Bringing genomics into an early diagnosis and risk-based cancer care system
One of the most significant shifts in the plan is the move toward earlier, more proactive detection of cancer with genomics at the centre of this plan.
Routine testing for conditions such as Lynch syndrome, as well as expanded BRCA testing for breast and ovarian cancers, will help identify people at higher inherited risk earlier and ensure they can access appropriate surveillance and support. We have already led the way in this space, working alongside the North-West GMS to deliver the Jewish BRCA programme, the first national population-wide genetic screening programme delivered with the NHS.
We also work closely with our academic partners to understand how cutting-edge genomic risk models can be integrated into NHS pathways to identify high-risk populations which will become increasingly important in the new National Cancer Plan.
In North Thames, we already work closely with Trusts and Cancer Alliances to support consistent uptake of these tests and to make pathways as straightforward as possible for both clinicians and patients. The plan’s emphasis on improving turnaround times and simplifying consent processes will help ensure these tests are clinically useful at the point decisions are made.
Genomics and targeted cancer treatments
The national plan acknowledges that genomic testing enables the NHS to deliver the most effective treatments to patients from the start of their journey.
Within the plan, genomic testing will become a routine and timely part of treatment planning, with every cancer patient able to access full genomic analysis if they choose. Crucially, results will be returned quickly enough to inform treatment decisions when they matter most.
We are already seeing the power targeted treatments, identified through genomic testing, can have on patients. In 2024, after over 20-years of research, the first ever targeted treatment for children with brain tumours was approved for use in the NHS offering some patients access to a treatment that is more effective than traditional chemotherapy with far fewer side effects.
Integrating new genomic technologies into the NHS
Genomic testing is increasingly shaping how treatment is selected and monitored.
The plan highlights the expanding use of circulating tumour DNA (ctDNA) and broader molecular profiling to guide treatment choices more quickly and with less reliance on invasive procedures.
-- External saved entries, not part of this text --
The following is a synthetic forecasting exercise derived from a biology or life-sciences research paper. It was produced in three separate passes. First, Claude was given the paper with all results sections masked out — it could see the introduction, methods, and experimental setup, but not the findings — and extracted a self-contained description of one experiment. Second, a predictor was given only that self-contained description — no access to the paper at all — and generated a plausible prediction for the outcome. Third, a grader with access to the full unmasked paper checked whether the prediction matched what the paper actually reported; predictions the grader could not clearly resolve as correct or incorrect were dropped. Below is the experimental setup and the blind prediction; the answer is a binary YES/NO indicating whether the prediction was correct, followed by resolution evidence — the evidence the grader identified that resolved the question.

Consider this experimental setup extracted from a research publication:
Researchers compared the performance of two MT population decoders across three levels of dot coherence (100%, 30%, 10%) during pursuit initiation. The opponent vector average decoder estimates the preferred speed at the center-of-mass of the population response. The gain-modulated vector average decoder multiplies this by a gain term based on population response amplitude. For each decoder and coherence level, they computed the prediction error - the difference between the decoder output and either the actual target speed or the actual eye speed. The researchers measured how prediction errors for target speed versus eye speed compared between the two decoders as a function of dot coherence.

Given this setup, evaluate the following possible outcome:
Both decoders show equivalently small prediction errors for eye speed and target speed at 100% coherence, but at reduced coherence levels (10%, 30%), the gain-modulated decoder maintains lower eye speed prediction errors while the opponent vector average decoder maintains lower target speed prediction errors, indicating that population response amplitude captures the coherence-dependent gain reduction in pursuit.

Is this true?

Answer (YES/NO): NO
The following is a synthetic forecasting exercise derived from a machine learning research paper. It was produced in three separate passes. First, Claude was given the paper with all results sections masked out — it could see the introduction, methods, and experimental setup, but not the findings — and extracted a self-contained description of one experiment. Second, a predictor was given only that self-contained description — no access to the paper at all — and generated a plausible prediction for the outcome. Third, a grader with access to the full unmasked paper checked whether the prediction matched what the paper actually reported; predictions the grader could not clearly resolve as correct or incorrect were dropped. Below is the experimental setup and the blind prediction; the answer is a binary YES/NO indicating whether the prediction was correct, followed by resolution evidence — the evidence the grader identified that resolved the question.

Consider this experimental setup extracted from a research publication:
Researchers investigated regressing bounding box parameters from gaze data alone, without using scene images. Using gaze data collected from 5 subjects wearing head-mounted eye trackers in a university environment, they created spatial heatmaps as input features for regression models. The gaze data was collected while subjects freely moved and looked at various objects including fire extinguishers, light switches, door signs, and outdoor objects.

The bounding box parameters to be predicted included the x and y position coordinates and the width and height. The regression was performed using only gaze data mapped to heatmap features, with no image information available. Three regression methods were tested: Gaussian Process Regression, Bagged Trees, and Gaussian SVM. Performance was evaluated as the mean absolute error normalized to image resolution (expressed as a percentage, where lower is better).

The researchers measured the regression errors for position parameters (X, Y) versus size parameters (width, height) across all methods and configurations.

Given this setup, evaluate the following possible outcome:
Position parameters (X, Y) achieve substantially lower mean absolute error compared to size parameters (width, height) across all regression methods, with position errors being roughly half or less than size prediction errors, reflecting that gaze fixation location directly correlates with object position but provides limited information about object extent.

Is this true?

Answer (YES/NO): YES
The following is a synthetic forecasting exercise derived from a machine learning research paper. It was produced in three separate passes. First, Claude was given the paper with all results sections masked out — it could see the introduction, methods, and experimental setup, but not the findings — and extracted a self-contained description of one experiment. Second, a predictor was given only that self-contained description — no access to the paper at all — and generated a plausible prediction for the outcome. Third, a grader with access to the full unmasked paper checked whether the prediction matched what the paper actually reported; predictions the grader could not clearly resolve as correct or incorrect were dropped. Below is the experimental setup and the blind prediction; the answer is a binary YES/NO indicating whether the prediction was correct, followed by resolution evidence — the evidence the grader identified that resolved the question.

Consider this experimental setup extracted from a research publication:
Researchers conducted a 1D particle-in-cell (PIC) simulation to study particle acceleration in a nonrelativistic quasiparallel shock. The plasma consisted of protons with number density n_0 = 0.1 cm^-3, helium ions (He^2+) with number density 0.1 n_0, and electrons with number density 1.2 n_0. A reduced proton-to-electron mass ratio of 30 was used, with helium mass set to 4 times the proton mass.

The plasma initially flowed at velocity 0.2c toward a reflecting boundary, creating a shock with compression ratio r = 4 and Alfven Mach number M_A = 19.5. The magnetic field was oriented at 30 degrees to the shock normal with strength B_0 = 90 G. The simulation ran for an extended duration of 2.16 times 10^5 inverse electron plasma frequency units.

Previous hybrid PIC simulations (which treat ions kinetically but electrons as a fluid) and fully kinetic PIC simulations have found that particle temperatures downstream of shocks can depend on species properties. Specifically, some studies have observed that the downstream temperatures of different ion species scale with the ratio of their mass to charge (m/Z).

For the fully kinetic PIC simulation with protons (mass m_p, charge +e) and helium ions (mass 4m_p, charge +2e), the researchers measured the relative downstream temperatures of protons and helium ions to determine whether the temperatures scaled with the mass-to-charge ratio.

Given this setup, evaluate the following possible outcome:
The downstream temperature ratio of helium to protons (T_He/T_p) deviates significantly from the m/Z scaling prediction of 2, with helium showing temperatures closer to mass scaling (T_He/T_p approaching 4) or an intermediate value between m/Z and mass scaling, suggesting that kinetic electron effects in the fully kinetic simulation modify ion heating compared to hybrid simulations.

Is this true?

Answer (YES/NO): YES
We successfully co-led the national ctDNA pilot programme that has led to the first ever national use of ctDNA testing for lung and breast cancer.
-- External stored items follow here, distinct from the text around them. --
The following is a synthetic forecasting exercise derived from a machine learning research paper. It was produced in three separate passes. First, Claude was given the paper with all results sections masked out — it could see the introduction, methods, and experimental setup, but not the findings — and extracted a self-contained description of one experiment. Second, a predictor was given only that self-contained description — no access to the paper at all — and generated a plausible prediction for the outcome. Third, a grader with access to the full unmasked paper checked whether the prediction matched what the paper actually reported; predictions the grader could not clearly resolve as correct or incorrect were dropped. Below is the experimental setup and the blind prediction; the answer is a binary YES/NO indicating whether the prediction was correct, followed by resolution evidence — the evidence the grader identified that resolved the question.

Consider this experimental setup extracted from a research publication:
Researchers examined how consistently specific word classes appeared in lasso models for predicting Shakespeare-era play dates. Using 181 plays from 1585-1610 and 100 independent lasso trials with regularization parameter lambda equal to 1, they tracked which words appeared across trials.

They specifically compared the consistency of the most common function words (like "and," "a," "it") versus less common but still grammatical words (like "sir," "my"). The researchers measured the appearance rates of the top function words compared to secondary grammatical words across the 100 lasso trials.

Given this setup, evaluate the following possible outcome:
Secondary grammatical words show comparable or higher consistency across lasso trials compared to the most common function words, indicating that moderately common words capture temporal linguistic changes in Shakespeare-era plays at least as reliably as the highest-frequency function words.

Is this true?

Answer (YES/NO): NO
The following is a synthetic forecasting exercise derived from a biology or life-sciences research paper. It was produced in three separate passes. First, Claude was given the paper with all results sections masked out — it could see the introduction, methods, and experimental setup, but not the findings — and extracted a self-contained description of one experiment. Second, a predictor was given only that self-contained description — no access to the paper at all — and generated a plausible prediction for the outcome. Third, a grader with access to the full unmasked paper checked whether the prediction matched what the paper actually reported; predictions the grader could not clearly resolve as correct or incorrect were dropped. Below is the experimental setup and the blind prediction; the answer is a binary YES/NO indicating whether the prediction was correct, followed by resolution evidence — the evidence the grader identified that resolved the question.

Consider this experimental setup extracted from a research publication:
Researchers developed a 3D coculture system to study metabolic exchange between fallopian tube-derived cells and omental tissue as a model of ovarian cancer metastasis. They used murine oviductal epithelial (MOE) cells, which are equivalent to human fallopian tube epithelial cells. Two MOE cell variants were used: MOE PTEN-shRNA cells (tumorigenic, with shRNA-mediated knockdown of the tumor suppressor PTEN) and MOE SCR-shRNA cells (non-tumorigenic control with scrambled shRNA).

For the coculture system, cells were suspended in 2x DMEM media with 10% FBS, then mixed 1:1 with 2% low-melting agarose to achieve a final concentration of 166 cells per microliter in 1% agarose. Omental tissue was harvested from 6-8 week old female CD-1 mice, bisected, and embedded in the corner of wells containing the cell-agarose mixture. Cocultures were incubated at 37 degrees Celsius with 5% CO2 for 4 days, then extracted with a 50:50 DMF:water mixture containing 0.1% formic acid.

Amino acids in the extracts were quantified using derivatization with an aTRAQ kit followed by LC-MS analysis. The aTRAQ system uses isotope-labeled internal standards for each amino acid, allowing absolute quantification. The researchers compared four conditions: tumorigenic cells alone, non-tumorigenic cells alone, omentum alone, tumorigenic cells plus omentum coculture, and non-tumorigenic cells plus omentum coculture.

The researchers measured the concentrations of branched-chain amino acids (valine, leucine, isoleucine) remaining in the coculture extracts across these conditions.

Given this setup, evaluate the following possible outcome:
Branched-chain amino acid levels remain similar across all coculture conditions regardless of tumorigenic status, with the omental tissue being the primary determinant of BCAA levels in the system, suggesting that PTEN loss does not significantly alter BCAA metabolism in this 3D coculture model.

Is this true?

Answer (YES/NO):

Through our work co-leading the Circulating Biomarker Network of Excellence, we are gathering evidence for further use cases of this revolutionary type of testing within cancer pathways in the NHS. Our partnership with Health Economists at Edge Health, have enabled us to not only provide clinical evidence but identify financial benefits to this new testing methodology.
Ensuring children and young people benefit equally
The plan places strong emphasis on improving cancer diagnosis and treatment for children and young people.
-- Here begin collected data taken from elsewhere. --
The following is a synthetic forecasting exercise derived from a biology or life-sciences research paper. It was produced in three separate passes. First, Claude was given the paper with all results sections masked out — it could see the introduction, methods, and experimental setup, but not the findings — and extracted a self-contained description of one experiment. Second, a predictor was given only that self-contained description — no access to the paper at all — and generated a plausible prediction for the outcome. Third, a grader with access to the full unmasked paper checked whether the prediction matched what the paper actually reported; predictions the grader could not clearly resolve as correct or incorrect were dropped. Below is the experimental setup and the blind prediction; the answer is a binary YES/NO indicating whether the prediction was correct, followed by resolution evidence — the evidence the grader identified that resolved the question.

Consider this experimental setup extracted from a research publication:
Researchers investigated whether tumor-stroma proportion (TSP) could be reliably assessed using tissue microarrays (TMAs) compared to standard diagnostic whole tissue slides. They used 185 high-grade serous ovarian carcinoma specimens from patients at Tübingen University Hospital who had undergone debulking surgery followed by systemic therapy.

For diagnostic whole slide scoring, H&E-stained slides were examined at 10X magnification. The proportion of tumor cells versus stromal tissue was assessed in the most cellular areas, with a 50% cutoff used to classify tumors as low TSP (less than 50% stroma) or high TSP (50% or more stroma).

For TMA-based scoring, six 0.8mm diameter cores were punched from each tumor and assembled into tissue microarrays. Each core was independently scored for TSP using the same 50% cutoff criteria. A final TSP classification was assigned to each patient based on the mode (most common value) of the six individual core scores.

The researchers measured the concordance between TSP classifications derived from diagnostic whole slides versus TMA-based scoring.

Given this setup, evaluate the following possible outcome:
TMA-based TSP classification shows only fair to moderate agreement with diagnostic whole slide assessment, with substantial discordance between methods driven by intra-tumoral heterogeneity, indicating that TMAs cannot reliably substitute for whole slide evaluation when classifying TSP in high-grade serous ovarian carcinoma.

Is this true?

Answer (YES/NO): NO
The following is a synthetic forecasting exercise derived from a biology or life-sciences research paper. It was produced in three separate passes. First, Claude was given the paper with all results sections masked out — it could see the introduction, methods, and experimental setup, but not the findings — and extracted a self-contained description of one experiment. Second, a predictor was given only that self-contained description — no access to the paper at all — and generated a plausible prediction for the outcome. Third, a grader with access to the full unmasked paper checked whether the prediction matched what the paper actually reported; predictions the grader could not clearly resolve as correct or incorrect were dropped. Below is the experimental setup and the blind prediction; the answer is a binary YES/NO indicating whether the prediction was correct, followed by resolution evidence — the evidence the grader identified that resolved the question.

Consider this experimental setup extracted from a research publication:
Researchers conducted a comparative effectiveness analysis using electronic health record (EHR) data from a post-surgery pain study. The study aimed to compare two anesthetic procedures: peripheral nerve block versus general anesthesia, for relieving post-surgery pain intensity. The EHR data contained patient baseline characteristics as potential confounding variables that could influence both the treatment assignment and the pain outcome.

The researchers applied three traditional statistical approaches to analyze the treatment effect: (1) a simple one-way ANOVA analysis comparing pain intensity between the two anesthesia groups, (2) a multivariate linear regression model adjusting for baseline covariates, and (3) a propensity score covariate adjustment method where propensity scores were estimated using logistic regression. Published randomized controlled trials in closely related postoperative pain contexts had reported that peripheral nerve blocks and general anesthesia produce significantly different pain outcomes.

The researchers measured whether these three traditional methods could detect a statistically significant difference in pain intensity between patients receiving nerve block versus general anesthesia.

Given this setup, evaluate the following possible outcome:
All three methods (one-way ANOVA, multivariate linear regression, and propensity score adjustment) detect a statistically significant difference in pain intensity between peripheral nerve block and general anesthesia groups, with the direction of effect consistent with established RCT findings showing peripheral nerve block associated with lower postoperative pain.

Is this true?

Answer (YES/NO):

Whole Genome Sequencing is already available to all children with cancer, but the plan’s commitment to improving turnaround times and strengthening inherited cancer pathways for younger patients will help ensure that genomic information truly informs care when it is most needed.
Research from across the North Thames and East GMS’ highlights when children have access to this vital sequencing, 7% will gain an immediate insight that shapes their care and for almost 30% the data provides additional information that guides future treatment decisions.
North Thames clinicians play a key role in national working groups on paediatric genomics, and we welcome the greater alignment between paediatric oncology, genomics and specialist services that this plan promotes.
Improving access and participation in clinical trials
A more consistent approach to genomic testing also opens the door to clinical trials for more patients.
The proposed Cancer Trials Accelerator Programme and improved national data infrastructure should make it easier to match patients to the right trials earlier in their pathway. For our region, home to major academic centres and research hospitals, clearer processes and better data interoperability will help us support trial recruitment more effectively and reduce variation in access across the country.
A partnership approach to implementation
Perhaps most importantly, the plan recognises that genomics cannot be delivered in isolation. It requires close collaboration across diagnostic services, Cancer Alliances, clinical teams, digital teams and primary care.
Genomics is not a silver bullet, but it is an increasingly important tool in delivering more personalised, timely and effective cancer care. The plan provides a strong national framework, and our role in North Thames will be to ensure that its ambitions translate into practical improvements for patients across our region.
If we continue working collaboratively across trusts, specialties and disciplines, we can make genomic medicine a routine, reliable part of cancer care for everyone who needs it.